Sunday, August 25, 2013

George M. Withee

The earth is a little less bright this week. A great and gracious man, who treasured his privacy almost as much as anything else in his life, has been lost to us. George McClellan Withee passed away at the age of 91, peacefully in his sleep. He and his wife Esther were a second set of parents to my wife and her four siblings growing up in Pacific Grove, California. I only met them after Diane and I became involved but quickly became enamored of them both. To say that George valued his privacy above almost everything else is not to forget that his greatest treasure always was his wife, and his family. In writing my blogs I always sent a copy to George and he always sent me back a response, often a cartoon or a smile or a picture or a thought relating to a specific line in the text of what I wrote. It was always positive and encouraging. When Di had her car accident last December and I went through a period of anxiety that I could have lost her, George was always there for me, reminding me of the treasure I have in my wife. He lost Esther several years ago. In one note I said how grateful I was that I could tell my bride how much I love her; George quietly responded, he wished he could, every day. George was a member of the Greatest Generation, the men and women who endured the terrible war that still defines the humanity as a being, and from which, despite all their sacrifice, we still have not evolved. He was pilot of a bomber in the Pacific. His crew’s motto was, “Ragged but Right.” Like most of his fellows, he never talked about it. Yet he did write about it, at least once, in one of several selections collected for an anthology called “In Their Own Words.” I invite you to go to the web page, http://www.315bw.org/anthologies.html, and find his contribution, a poem called “The Ghost of Five Nine-Three. No wonder I liked him so much. And thank, you, George, for everything.

Friday, August 23, 2013

Confession: I am a Poet

I've been thinking. I know that is a dangerous thing to do, but I can't seem to stop myself. The brain just kinda goes that way. I have never been busier than now, since I retired from my day job and moved to Montana to be closer to our grandson. And yet, poetry flows from me like never before. I have been thinking a great deal about this passion within me, and wrote the following lines of prose. I am a poet. I have chosen a means of expression that makes no money and has few admirers yet many, many contributors. Thousands write; hundreds read. It may be the closest a writer can come to painting: each sketch, each oil, each verse is a private showing. A book takes forever to write. I know: I have two published, many others collecting dust waiting for me to get back to them. A poem is more like a snapshot, quickly taken, then selected and edited and offered. More precisely, poems are journal entries written both for ourselves and for sharing – our experiences, our observations, our thoughts, our feelings – our souls laid bare for the love of words. Why do we do it? We are curators who hang words on gallery walls in limpid museums in our minds, doors open to invite anyone inside who happens to be passing by, but no advertising budget to let them know we are here. At least we are not closed Mondays.

Thursday, August 22, 2013

Special Day, Wildfires and Travel Plans

Today is special. Each day is special, of course, without saying so. But today is August 22, and for the fifth time this year Helium has put one of my poems on the front page of their website.

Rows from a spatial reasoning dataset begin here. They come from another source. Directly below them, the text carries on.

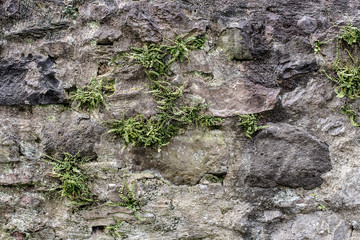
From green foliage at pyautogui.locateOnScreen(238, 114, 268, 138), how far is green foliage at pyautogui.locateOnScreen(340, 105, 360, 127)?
0.34m

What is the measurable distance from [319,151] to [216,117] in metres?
0.43

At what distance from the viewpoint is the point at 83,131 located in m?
1.21

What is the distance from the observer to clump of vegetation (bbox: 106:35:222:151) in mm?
1197

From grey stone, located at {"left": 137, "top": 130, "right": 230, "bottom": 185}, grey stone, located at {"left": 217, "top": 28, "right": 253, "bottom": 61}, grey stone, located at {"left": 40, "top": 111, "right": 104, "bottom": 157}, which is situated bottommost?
grey stone, located at {"left": 137, "top": 130, "right": 230, "bottom": 185}

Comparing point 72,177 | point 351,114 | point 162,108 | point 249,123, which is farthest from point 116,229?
point 351,114

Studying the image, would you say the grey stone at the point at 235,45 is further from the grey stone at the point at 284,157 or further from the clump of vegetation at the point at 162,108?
the grey stone at the point at 284,157

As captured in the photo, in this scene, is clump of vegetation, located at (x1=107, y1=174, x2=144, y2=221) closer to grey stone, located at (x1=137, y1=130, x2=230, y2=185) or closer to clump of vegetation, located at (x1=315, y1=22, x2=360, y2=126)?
grey stone, located at (x1=137, y1=130, x2=230, y2=185)

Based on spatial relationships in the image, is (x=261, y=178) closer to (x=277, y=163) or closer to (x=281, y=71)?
(x=277, y=163)

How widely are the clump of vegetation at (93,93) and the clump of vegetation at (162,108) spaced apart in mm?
97

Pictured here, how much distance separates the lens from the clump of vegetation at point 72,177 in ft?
3.93

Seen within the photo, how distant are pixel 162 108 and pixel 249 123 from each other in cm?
34

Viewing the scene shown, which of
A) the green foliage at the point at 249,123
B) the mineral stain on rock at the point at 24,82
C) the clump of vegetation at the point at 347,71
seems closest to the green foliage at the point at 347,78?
the clump of vegetation at the point at 347,71

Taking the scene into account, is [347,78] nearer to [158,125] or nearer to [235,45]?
[235,45]

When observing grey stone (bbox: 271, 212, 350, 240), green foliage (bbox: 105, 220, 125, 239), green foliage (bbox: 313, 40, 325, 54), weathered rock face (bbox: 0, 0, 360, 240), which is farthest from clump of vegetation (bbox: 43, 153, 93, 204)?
green foliage (bbox: 313, 40, 325, 54)
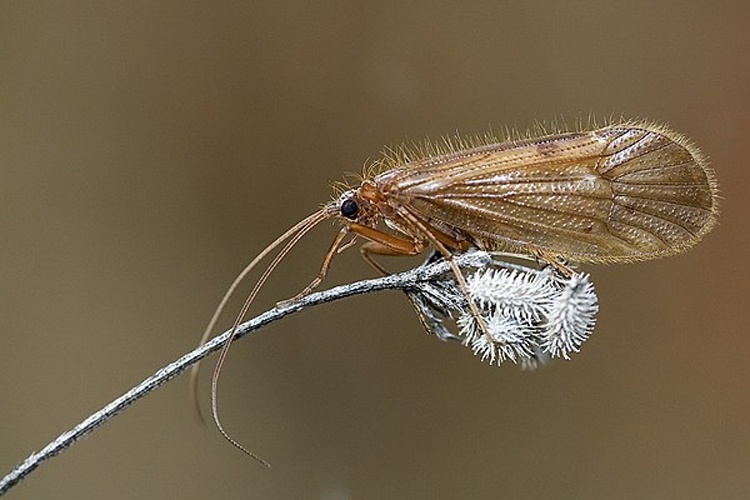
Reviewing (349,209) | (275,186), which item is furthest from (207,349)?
(275,186)

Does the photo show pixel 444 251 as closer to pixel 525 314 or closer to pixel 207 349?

This one is a Tanka – a Japanese structure something like an extended haiku with a rhythm scheme of 5/7/5/7/7 beats. This one is on coffee. Please go to helium, Where Knowledge Rules, and flip through the featured articles and you will find me. Today is also a day of relief: in a season of forest fires one broke out about two miles away from our home in a not-so-remote spot even closer to our friends and out-laws. That fire was met quickly with an aerial assault combined with careful ground efforts, and has been contained at a relatively small 105 acres and no structures damaged. My heart goes out to anyone on the fire line, and for the National Forest Service scrambling to find enough money to finance all their efforts. The fires so far have cost nearly one billion dollars to fight. In relative terms, that’s about a week in Iraq or Afghanistan. It is also a day for planning. Our nephew Erik had open heart surgery last month, which forced the cancellation of their vacation plans for August. So they decided that they would use that money to buy tickets for Diane and me to go to Holland to spend time with them. It was an offer we could not refuse. We are leaving in one month exactly, on September 22, and staying with them for three weeks. Much to do, much to do! So it has been a long while since I have blogged. I guess I had to have a good reason to dust off the cobwebs. Thanks for listening!